E dove, da due settimane a queste parte, finiscono sempre.

"Hai perso le scarpe di nuovo?"

La voce di Vittorio fa capolinea alle sue spalle.

"Sfotti poco, l'ho trovate" risponde Manuel, sporgendosi per sciogliere il nodo dei lacci e rifarlo daccapo. "Devo annà, se non torno pe' cena mi madre e il compagno suo me menano a sto giro."

"Addirittura?"

"Eh, già pe colpa tua so' arrivato a casa tardi ieri."

A queste parole, Vittorio si muove tra le lenzuola e poi fa scivolare le braccia lungo le sue spalle, facendolo rabbrividire un po'. "Non mi sembrava che ti dispiacesse, eh."

"E daje, Vittò" sussurra Manuel. "Nun comincià a fa' così. E poi devi annà a lavoro, eh."

"E tu non cominciare a diventare scorbutico come fai sempre dopo il sesso" gli dice Vittorio, strofinando il naso contro il suo collo. "Mentre lo facciamo sei stupendo, poi appena vieni, dopo la doccia sei di nuovo il pesantone che ho conosciuto quella sera. Prima che raggiungesse in bagno, ovviamente."

Manuel non risponde, si limita a guardare nel vuoto mentre i pezzi di queste ultime due settimane si mettono insieme qui, davanti ai suoi occhi, come un puzzle che lui ha cercato di tenere incompleto a tutti i costi.

Ha perso il conto di quante volte abbia fatto sesso con Vittorio, da quando quel giorno si è presentato alla sua porta. E anche se, come dice lui, ogni volta prova ad essere scontroso a distante, il giorno dopo avverte di nuovo quello stesso impulso della prima volta, che lo spinge a salire sullo scooter e a guidare fino a qui.

"Manuel. Ci sei?"

"Seh."

"Senti, mi dispiace" continua Vittorio, stavolta decisamente più serio di poco fa. "Mi rendo conto che sono stato un po' superficiale nel modo in cui mi sono approcciato a te, è che... l'ho capito subito che non eri davvero etero e ammetto che queste situazioni a lavoro mi divertono. Però mi sono trovato bene in queste due settimane, lo vedo che in fondo sei un bravo ragazzo e che questa situazione tra me e te ti sta tormentando, quindi sono serio, Manuel. Se posso esserti di aiuto in qualche modo, io..."
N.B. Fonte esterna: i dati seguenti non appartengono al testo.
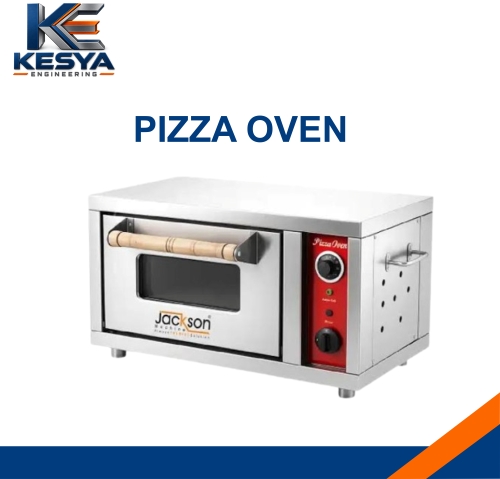 Commercial Electric Pizza Oven Business Guide in Ranchi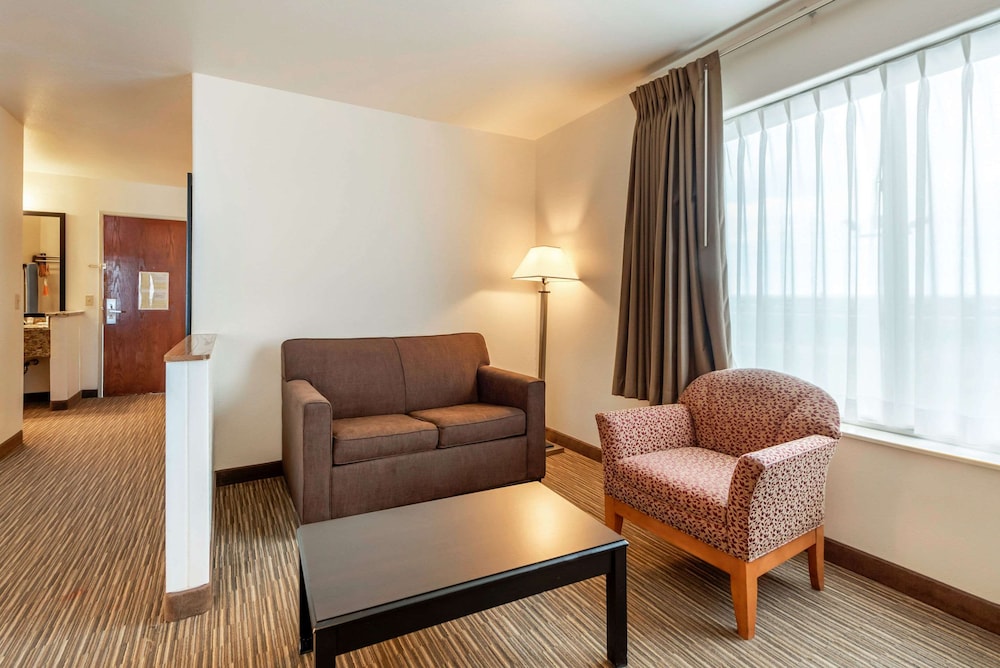 Quality Inn And Suites Limon 29/39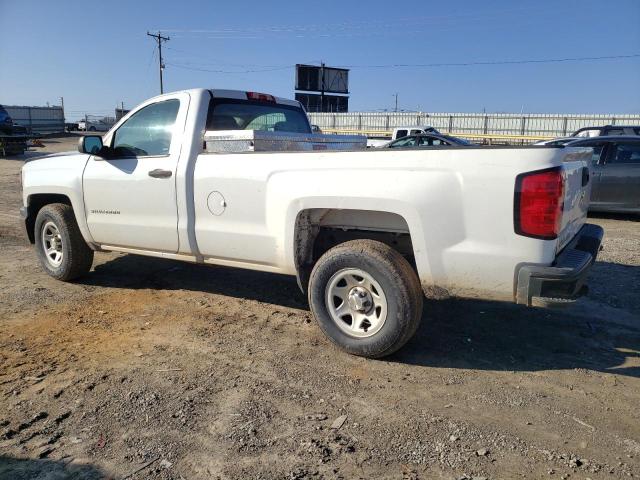 Photo 2 from auction – 2014 CHEVROLET SILVERADO with VIN 1GCNCPEH0EZ312830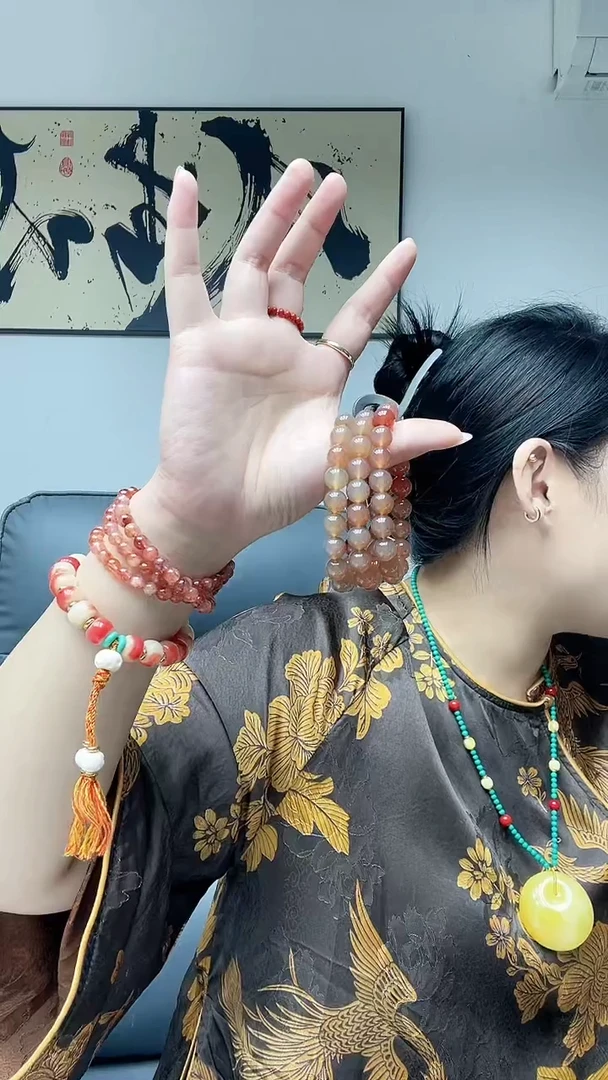 裸石琥珀未镶嵌0000000000721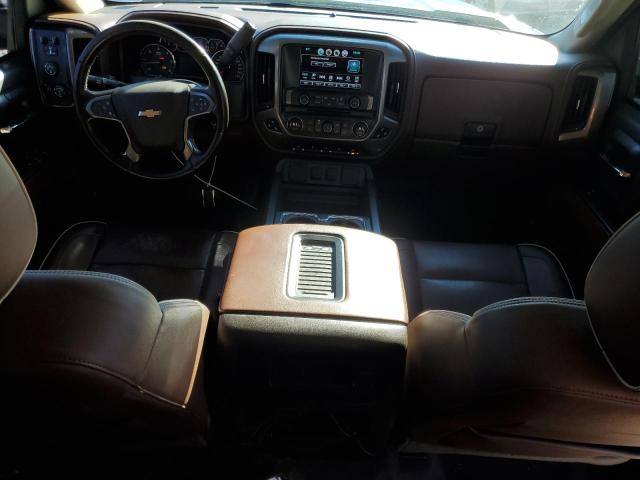 2016 CHEVROLET SILVERADO - 3GCUKTEJ3GG136059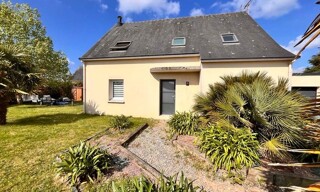 Maison 6 Pièces 114 m² à vendre à Quimperlé (29300)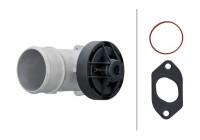 EGR-ventil 6NU 014 865-481 Hella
"Tu che, Vittò?" sbotta Manuel, girandosi così bruscamente che Vittorio si ritrae, finendo in ginocchio sul letto e con lo sguardo perso quando incrocia il suo. "Non sai gnente della vita mia. Che poi fà pe me?"

"Ascoltarti, tipo. Essere tuo amico."

"Me fai così disperato? Guarda che ho n'sacco de amici io."

"Sì, e ci parli con almeno uno di loro?"

Colpito e affondato.

"Manuel" lo richiama Vittorio, in un sospiro. "Ci siamo passati tutti e - "

"Oh, no" lo interrompe Manuel, alzandosi di scatto e voltandosi per fronteggiarlo con un sorriso ironico. Non ha intenzione di stare qui a sentire discorsi sull'accettazione di se stessi e altre cazzate di questo genere. "Io non sto passando proprio gnente."

"Ah no? Sono due settimane che vieni a letto con me."

"Non me pare che te dispiacesse" gli fa il verso.

"Non è questo il punto, Manuel" continua Vittorio, cercando di mantenere la pazienza. "Certe volte è molto più facile parlare con uno sconosciuto che con qualcuno che conosci molto bene. Raccontarmi quello che ti sta succedendo, come stai affrontando questa cosa, potrebbe aiutarti a rimettere tutto in ordine."